Renungan Senin 14 Oktober 2019

Bacaan: Rm. 1:1-7Mzm. 98:1,2-3ab,3cd-4Luk. 11:29-32

Ketika orang banyak mengerumuni-Nya, berkatalah Yesus: “Angkatan ini adalah angkatan yang jahat. Mereka menghendaki suatu tanda, tetapi kepada mereka tidak akan diberikan tanda selain tanda nabi Yunus. (Luk. 11:29)

Hari ini Injil mengisahkan Yesus sedang berada di tengah-tengah kerumunan orang Farisi dan ahli Taurat yang meminta “tanda” kalau Ia benar- benar seorang Mesias. Mereka menuntut Yesus mengadakan mukjizat atau tanda yang mengagumkan untuk meyakinkan mereka. Yesus menolak memberikan tanda yang mereka minta karena Yesus sungguh mengenal hati mereka yang hanya ingin mencobai Yesus, tanpa ada keinginan serius untuk benar-benar bertobat dan percaya pada-Nya. Bahkan Yesus mengatakan bahwa angkatan ini adalah angkatan yang jahat.

Angkatan yang jahat ternyata masih terjadi pada saat ini. Berapa banyak dari kita yang mengaku orang beriman ternyata hanya mencari tanda mukjizat Yesus semata. Tidak salah mengharapkan mukjizat dan memang Yesus mampu untuk melakukannya. Tetapi yang Yesus inginkan bukanlah dicari dan dikagumi karena kemampuannya dalam memberi mukjizat melainkan Yesus ingin kita percaya bahwa Ia adalah juru selamat hidup kita, yang sungguh amat mengasihi kita dan ingin kita membalas cinta-Nya dengan sepenuh hati.

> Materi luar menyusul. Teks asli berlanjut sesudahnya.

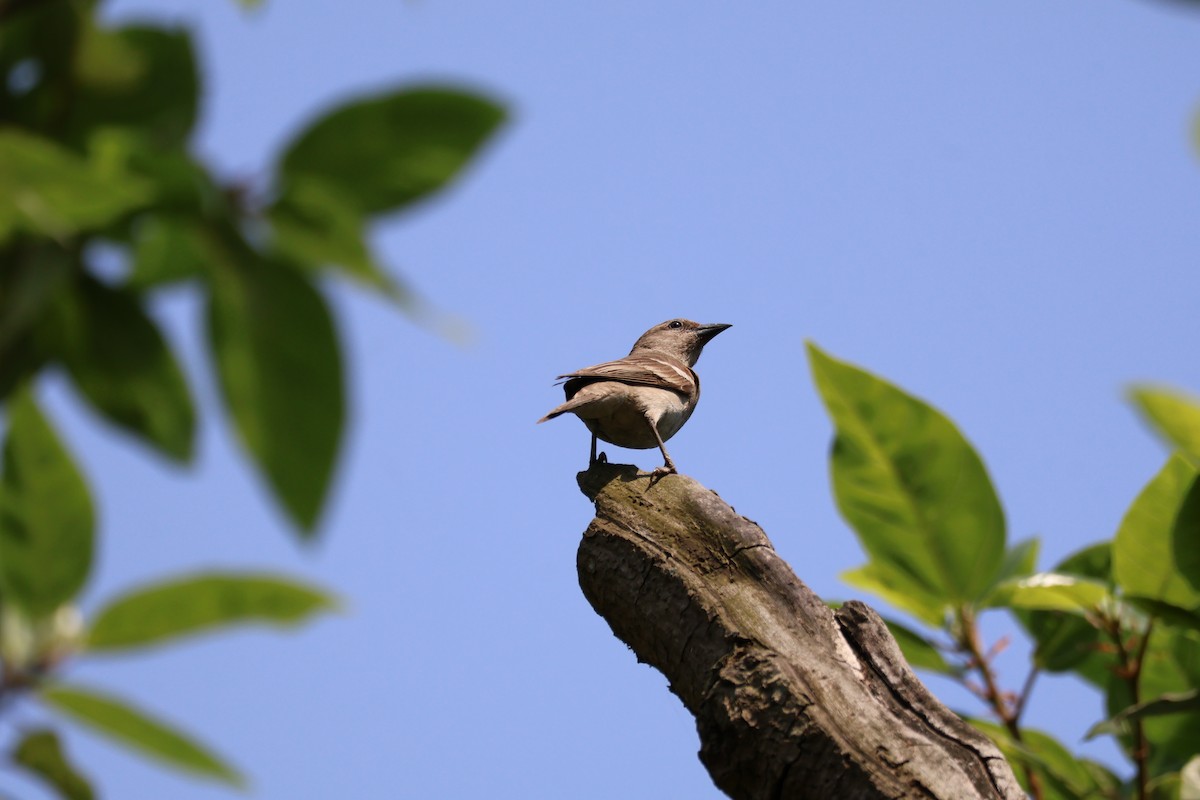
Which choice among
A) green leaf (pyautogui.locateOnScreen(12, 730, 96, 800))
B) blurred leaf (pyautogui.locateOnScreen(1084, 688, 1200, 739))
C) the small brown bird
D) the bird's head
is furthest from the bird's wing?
green leaf (pyautogui.locateOnScreen(12, 730, 96, 800))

Seringkali hati kita berpaling pada saat merasa Yesus tidak peduli pada doa-doa yang kita panjatkan. Padahal Yesus selalu ada untuk kita dan selalu menyapa kita setiap hari, hanya karena kesibukan dan kurang peka maka kita tidak menyadari tanda-tanda penyelenggaraan kasih-Nya dalam hidup kita.

Maka marilah kita jalankan 5 jari roda kehidupan kristiani secara seimbang yaitu doa, baca firman, sharing iman, komunitas dan pelayanan supaya kita mampu melihat tanda kasih Tuhan dalam hidup ini.

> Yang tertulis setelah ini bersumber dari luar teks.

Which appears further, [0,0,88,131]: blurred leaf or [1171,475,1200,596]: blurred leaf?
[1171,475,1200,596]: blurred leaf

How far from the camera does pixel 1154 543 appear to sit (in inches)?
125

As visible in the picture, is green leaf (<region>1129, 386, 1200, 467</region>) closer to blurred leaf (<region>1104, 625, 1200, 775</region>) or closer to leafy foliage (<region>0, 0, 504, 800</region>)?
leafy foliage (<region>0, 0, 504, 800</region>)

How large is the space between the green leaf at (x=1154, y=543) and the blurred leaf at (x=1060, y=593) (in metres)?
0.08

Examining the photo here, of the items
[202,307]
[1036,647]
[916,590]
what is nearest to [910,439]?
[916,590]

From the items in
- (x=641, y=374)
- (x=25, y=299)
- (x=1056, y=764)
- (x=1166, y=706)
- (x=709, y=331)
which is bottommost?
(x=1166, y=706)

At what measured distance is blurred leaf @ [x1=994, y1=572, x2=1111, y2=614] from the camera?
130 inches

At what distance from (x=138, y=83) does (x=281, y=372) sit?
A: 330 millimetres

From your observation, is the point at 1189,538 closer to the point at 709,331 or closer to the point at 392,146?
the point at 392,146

Doa: Ya Allah, kami bersyukur punya Bapa yang panjang sabar dan pengasih seperti Engkau. Tanpa kami sadari kami sering menjadi bagian dari angkatan yang jahat ini. Namun Engkau selalu memberikan kesempatan kami untuk memperbaiki diri. Terangi kami dengan Roh Kudus  supaya kami jangan tegar tengkuk dan selalu mencari-cari tanda kehadiran-Mu lagi, melainkan dapat sungguh percaya bahwa Engkaulah Bapa yang menyelenggarakan kehidupan kami senantiasa. Amin. (VLD)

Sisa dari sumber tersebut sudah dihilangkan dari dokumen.